Según autoridades, estas revisiones se hacen para detectar contrabando digital, contenido vinculado con terrorismo y otros delitos graves, además de información relevante para decidir si una persona puede ingresar al país.
La mayor de los dispositivos que se revisan suele pertenecer a personas que no son ciudadanos estadounidenses, pero ¿qué es lo que pueden y no pueden hacer los agentes fronterizos? Para empezar, tienen la facultad de pedir acceso a cualquier dispositivo y solicitar que se desbloquee.
En el caso de ciudadanos estadounidenses y residentes permanentes, negarse no impide la entrada al país, pero el equipo puede ser retenido durante varios días.
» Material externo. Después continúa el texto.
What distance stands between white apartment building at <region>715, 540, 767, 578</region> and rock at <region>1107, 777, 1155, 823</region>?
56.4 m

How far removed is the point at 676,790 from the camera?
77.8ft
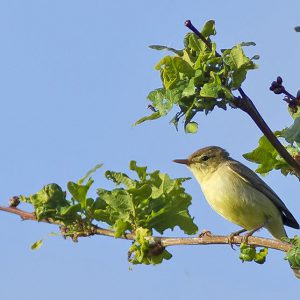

Para turistas y personas sin estatus legal permanente, la negativa suele traducirse en la inadmisión inmediata.
Existen dos tipos de revisiones, unas básicas en las que se revise el contenido manualmente y otras mucho más profundas, es decir, se copia la información del dispositivo a una computadora del gobierno para ser analizada.
Estas últimas se hacen cuando existe una sospecha sobre la persona, y aquí los agentes investigan toda la actividad delictiva que pueda contener el dispositivo, como imágenes o mensajes relacionados con drogas o pornografía infantil.
A todo esto, ¿cómo pueden mantener protegidos sus datos cuando pasen por un punto de control migratorio? Algunos especialistas recomiendan usar contraseñas seguras que incluyan números, letras, símbolos u otros caracteres además de mantener el sistema operativo actualizado, desactivar el reconocimiento facial o de huella y evitar el acceso a la nube durante la inspección.
En caso de que el dispositivo les sea retenido, el viajero puede solicitar un recibo para poder recuperarlo.